# Transfer Video to dvd(best Method)



## indiana324 (May 14, 2008)

How could i get this done? any way i could send it to pc from my networked hr21?? If not maybe some kind of settop dvd burner? does anyone have a suggestion ? Certain Model burner you use?
thanks! 

Mike


----------



## michaelancaster (Jul 7, 2007)

I have my HR20-700 connected via S-video directly to my DVD recorder (Memorex DVD recorder). You must play the video at normal speed to record it and make sure if you use S-video cable, you must also use audio cables to connect the sound. I currently have recorded over 200 DVD movies in my library and the S-video brings a great picture, not in HD but looks pretty good for SD.


----------



## indiana324 (May 14, 2008)

michaelancaster said:


> I have my HR20-700 connected via S-video directly to my DVD recorder (Memorex DVD recorder). You must play the video at normal speed to record it and make sure if you use S-video cable, you must also use audio cables to connect the sound. I currently have recorded over 200 DVD movies in my library and the S-video brings a great picture, not in HD but looks pretty good for SD.

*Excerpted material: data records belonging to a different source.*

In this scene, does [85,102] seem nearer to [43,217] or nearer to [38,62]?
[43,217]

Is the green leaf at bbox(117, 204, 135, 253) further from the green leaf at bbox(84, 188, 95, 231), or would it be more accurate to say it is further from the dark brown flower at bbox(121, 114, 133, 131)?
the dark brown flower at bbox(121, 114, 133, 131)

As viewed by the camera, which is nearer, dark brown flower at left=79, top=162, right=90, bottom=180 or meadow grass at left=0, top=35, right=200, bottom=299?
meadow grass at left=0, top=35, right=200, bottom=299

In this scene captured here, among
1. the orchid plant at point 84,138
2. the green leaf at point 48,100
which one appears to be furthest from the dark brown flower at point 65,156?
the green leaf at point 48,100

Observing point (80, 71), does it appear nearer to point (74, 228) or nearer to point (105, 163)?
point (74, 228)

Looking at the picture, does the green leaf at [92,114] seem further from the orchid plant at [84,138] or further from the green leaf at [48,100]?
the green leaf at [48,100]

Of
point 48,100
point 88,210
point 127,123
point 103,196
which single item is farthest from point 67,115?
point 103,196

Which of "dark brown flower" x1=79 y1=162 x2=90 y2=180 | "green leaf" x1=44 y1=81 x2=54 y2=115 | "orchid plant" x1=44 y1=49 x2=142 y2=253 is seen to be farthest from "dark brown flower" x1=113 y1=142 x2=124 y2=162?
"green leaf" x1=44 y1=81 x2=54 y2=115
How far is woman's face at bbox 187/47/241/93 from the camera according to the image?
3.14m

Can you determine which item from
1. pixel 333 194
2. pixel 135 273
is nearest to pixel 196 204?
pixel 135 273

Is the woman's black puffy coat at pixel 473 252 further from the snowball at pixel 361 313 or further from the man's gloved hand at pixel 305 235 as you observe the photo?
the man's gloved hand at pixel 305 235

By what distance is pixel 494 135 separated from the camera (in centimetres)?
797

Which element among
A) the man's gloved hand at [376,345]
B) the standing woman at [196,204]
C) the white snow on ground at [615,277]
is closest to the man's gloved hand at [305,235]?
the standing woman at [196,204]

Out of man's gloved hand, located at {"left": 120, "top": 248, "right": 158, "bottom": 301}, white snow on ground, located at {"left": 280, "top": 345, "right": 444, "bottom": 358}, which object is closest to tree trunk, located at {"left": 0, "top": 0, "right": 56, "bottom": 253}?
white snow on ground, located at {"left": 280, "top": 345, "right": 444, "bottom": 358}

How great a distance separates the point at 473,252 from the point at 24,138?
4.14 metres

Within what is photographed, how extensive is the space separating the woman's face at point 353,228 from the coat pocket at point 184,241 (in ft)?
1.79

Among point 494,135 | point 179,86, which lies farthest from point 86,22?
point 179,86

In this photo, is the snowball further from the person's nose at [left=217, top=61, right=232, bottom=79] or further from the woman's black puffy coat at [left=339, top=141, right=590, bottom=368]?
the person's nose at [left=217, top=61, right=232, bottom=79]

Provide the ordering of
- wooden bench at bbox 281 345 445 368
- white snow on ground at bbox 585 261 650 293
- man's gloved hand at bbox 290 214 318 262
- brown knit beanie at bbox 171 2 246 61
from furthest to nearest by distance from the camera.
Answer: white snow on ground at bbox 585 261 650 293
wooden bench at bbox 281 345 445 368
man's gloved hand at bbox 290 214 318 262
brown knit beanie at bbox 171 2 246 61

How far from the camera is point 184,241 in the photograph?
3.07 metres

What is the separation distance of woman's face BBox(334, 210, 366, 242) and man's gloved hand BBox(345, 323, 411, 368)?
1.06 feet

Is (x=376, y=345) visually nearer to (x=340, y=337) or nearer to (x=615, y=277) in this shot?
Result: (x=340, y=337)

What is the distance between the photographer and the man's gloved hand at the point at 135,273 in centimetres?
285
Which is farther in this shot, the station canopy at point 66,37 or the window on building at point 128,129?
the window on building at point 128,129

I have a pc with a/v capture card, would the quality be better from a stand alone dvd recorder or the same as capture from pc? I would just have to run cables from the dvr to pc...like 20ft cables? Whats the better method?? Would I have any problem recording shows in HD using these methods?

Thanks again!

Mike


----------



## harsh (Jun 15, 2003)

It is a matter of convenience.

You have more control with a computer based solution. You could conceivably record in raw mode for more thoughtful subsequent compression (especially if your other DVD players support DIVX or some high-zoot WMF).

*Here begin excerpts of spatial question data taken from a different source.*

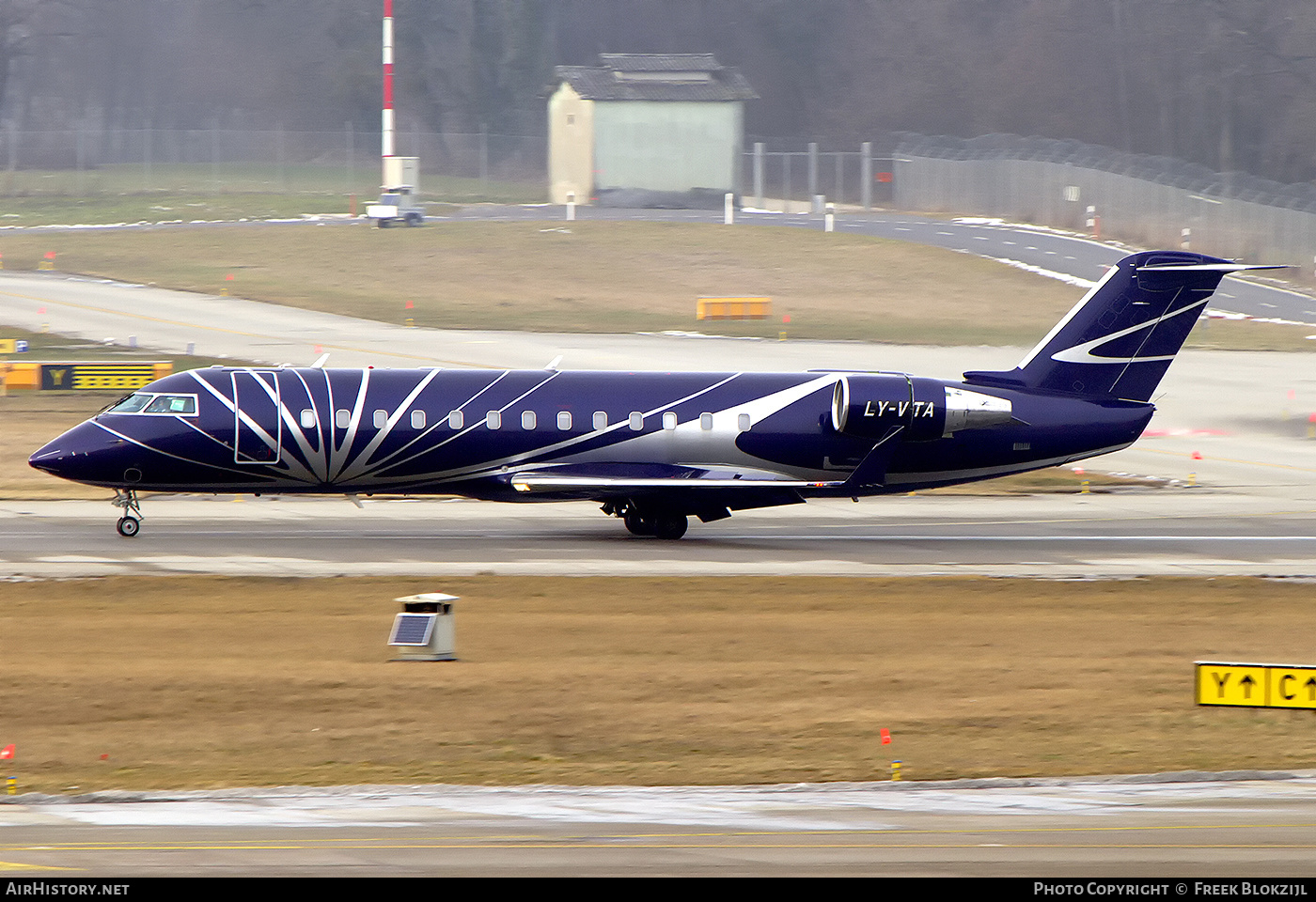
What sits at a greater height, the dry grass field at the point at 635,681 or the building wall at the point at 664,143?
the building wall at the point at 664,143

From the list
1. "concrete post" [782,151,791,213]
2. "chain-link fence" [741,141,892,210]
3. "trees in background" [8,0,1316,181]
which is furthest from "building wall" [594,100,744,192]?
"trees in background" [8,0,1316,181]

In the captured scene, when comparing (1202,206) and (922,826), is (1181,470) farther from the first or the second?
(1202,206)

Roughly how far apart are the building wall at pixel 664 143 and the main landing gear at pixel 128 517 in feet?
254

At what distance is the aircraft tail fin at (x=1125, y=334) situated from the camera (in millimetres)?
38562

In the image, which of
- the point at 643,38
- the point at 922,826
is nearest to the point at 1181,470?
the point at 922,826

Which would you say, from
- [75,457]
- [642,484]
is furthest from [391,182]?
[642,484]

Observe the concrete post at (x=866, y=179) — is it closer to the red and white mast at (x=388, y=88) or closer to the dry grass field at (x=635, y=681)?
the red and white mast at (x=388, y=88)

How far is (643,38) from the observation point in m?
152

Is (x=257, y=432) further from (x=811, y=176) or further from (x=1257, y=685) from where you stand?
(x=811, y=176)

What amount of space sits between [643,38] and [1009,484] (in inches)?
4350

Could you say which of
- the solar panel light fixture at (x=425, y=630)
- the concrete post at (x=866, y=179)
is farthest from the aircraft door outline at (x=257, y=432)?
the concrete post at (x=866, y=179)

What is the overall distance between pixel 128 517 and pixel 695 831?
23.0 meters

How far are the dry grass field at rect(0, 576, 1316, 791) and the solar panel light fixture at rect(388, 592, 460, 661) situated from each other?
12.4 inches

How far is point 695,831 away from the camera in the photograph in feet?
54.5
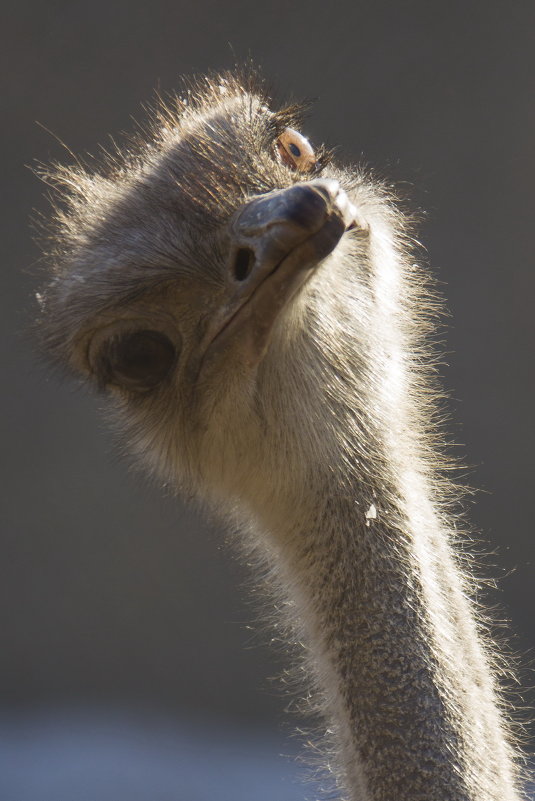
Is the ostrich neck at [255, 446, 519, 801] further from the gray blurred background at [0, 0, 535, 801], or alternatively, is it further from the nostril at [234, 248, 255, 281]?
the gray blurred background at [0, 0, 535, 801]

OTOH, it is nice to just press record on one machine and play on the other and not have to worry about player compatibility (unless you have one of those idiot DVD-RAM recorders).


----------



## FlBillsfan (Apr 23, 2008)

I have a Magnavox DVD recorder from Walmart for $135. They have one without a tuner for $98. It isn't HD, but the picture quality is very good up to 2 1/2 hrs, especially if the program is in HD. A feature I like with the Magnavox is if a movie is 2hr10min I set it to record for 21/2 hr. Then I can edit out the last 20 min. Many DVD recorders will not do this.


----------



## indiana324 (May 14, 2008)

how can you do editing? Dont ya need hard drive equiped dvd recorder to do editing? anyone got a recorder that also has dvr built in?


----------



## Rankor (Jun 3, 2006)

indiana324 said:


> how can you do editing? Dont ya need hard drive equiped dvd recorder to do editing? anyone got a recorder that also has dvr built in?

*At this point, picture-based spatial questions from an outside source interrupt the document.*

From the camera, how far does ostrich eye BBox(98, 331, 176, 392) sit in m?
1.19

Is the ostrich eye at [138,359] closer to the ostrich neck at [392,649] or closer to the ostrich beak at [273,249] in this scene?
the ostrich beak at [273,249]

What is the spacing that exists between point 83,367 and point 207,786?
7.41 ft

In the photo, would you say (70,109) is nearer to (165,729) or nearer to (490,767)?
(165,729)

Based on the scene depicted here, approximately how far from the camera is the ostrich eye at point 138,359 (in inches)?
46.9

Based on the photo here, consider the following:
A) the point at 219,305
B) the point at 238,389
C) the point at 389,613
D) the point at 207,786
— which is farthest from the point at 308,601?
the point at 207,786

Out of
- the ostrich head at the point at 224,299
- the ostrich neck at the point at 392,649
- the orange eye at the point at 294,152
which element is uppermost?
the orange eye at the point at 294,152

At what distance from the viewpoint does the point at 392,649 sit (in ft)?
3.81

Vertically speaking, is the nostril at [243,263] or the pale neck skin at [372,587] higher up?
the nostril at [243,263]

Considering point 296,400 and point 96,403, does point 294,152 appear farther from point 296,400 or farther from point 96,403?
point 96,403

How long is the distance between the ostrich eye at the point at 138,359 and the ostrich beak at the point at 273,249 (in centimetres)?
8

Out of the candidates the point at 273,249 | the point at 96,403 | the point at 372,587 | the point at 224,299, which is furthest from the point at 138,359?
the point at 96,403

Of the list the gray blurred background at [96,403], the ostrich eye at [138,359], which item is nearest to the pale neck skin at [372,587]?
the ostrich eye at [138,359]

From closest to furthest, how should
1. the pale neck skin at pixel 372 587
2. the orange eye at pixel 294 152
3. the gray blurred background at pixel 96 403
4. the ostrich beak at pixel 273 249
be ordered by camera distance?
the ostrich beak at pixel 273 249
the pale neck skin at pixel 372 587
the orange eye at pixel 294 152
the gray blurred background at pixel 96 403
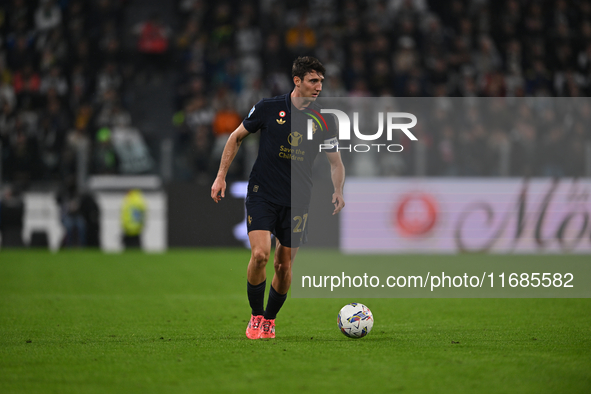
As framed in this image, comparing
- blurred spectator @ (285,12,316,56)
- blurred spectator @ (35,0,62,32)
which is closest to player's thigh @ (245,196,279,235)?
blurred spectator @ (285,12,316,56)

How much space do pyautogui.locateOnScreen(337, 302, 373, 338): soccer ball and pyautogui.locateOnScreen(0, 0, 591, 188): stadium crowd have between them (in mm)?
9421

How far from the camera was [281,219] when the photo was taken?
6.10 meters

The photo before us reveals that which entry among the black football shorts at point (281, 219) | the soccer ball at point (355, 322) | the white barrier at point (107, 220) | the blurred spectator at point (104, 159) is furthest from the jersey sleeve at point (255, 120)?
the blurred spectator at point (104, 159)

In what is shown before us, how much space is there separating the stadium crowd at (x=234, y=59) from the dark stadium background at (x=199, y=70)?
0.03 m

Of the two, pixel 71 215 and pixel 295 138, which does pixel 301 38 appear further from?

It probably just sets the table of contents on the dvd to tell the player that there is no content, beyond the end of the recorded programs. Far as I know the only dvds that you can edit to gain more recording space without erasing the whole disc is is dvd-ram.


----------



## dfergie (Feb 28, 2003)

I used to use a Panny with Dvd Ram, but I have used Replay boxes for awhile now... I record at HQ then with dvarchive move the mpeg to a pc and use VideoReDo to edit and the last step is use dvd patcher to set the flag to 16:9 or I use Ulead's Movie Factory 6 which will set to 16:9 and burn...


----------



## highheater (Aug 30, 2006)

Go to avsforum and look for the DVD recorder thread


----------